(TRENTON) – Legislation sponsored by Assembly Democrats Patrick Diegnan, Mila Jasey and Benjie Wimberly to prevent the state from unjustly punishing a school district, by withholding state aid because the majority of the district’s students refuse to take the PARCC test is now law.
Earlier this year, the state commissioner of education suggested the possibility of withholding state aid if a significant number of students in a district do not take an assessment.
“Threatening to cut state aid to districts for a decision made entirely by parents – a decision they believe is in the best interest of their children – is unreasonable,” said Diegnan (D-Middlesex), who chairs the Assembly Education Committee and sponsored a bill to allow parents to opt their children out of the PARCC test. “Losing funds would put school districts already stretching their dollars in a financial predicament. This law will prevent districts from being penalized for matters beyond their control and protect students who would ultimately be the ones hurt by such an action.”
The law (A-4485) prohibits the state commissioner of education from withholding state school aid from a school district based on the participation rate of its students on the state assessments.
“Threatening to cut funding will only further alienate parents who chose to opt out of the PARCC because they did not trust that the test was in the best academic interest of their children,” said Jasey (D-Essex/Morris). “Many school districts are dealing with the repercussions of having their state aid reduced over the years. Withholding these funds over student participation would ultimately hurt the students.”

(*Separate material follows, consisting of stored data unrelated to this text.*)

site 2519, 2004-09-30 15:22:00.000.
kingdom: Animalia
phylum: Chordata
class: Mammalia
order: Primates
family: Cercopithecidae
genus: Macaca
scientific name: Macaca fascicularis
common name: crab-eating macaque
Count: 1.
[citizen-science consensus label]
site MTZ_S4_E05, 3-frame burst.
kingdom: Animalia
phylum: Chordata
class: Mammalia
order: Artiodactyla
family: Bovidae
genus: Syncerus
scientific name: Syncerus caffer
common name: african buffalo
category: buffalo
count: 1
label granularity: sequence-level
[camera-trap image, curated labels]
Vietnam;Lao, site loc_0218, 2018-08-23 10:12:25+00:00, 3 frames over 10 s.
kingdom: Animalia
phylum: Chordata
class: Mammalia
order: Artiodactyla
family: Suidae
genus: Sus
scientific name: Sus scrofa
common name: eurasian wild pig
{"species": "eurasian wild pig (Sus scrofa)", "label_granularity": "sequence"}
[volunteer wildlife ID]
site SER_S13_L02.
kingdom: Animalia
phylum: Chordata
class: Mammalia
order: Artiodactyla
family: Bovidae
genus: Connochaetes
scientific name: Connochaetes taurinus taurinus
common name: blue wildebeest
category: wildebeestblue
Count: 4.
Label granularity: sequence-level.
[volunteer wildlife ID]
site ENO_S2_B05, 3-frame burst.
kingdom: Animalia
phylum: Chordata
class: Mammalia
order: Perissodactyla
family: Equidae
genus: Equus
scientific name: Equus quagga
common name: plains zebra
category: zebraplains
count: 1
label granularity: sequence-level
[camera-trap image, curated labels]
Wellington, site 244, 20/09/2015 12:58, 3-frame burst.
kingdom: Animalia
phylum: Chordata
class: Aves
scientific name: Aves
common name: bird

“Punishing schools for decisions they did not make makes no sense. These parents refused the PARCC out of concern over the test and its effects on the academic future of their kids. By cutting school state aid, the commissioner is inadvertently proving their point,” said Wimberly (D-Passaic/Bergen). “Fewer funds mean fewer resources which will affect the caliber of education these students receive. Instead of pressuring parents into compliance the commissioner should be working to ease those concerns.”